Harmonisierung und Transparenz der europäischen Anforderungen Auf EU-Ebene empfehlen die Autoren eine Harmonisierung der Mindestanforderungen an Auditor*innen, ergänzt durch zusätzliche Anforderungen an Energieaudits. Die Schaffung von Synergien zwischen der EED und anderen EU-Rechtsvorschriften wie CSRD, IED und E-PRTR, wie die Bezugnahme auf bereits erhobene Daten, wird ebenfalls vorgeschlagen.
Die nächsten Schritte im Audit2Measure Projekt
Audit2Measure läuft bis 2025. Die neun Projektpartner aus Griechenland, Italien, den Niederlanden, Spanien und der Tschechischen Republik arbeiten eng mit Unternehmen zusammen, unterstützen sie bei der Identifizierung und Verbesserung betrieblicher Hemmnisse, beraten zu Fragen der Energieeffizienz und helfen bei der Umsetzung von Energieeffizienzmaßnahmen. Sie dokumentieren, evaluieren und verstetigen die Prozesse. Die Erfahrungen und Ergebnisse fließen in den Bericht zu Politikempfehlungen ein.

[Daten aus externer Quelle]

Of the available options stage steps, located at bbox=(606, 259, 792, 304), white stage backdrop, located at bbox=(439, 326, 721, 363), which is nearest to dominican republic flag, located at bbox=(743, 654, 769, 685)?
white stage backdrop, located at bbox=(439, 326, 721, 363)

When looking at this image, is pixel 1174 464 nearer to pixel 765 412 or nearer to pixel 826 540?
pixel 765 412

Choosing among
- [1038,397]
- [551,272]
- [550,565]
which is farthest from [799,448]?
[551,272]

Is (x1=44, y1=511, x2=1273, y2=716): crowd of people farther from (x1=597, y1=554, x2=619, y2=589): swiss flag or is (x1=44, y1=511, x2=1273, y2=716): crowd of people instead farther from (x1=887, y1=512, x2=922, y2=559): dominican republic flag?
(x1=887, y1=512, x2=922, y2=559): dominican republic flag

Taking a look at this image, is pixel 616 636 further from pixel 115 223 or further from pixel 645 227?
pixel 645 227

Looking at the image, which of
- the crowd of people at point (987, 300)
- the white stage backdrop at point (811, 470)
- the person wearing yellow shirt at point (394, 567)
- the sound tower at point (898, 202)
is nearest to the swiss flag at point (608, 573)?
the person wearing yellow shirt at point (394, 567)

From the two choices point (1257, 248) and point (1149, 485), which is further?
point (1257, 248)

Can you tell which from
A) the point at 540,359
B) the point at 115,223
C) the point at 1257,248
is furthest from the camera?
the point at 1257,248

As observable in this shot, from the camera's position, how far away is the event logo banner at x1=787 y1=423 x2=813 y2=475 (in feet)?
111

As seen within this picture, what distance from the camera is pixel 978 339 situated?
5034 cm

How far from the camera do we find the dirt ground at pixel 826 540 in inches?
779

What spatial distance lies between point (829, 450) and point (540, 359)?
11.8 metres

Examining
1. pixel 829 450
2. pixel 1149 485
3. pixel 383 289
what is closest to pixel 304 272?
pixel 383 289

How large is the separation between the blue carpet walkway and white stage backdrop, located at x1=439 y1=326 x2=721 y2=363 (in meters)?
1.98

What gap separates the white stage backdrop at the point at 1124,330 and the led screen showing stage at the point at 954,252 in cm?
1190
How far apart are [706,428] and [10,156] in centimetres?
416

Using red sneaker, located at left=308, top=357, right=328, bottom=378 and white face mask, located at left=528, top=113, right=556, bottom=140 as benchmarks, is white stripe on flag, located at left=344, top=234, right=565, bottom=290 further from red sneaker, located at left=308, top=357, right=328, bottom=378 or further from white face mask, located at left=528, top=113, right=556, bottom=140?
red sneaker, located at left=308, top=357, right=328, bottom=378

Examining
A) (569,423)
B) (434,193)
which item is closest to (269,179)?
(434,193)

Eine zweite Version ist zum Projektende geplant. adelphi research wird im letzten Quartal 2025 eine Abschlusskonferenz mit relevanten europäischen Stakeholdern organisieren, um die Ergebnisse zu verbreiten und die Diskussion zur Umsetzung des Artikel 11 der EED in den EU-Mitgliedsstaaten anzuregen.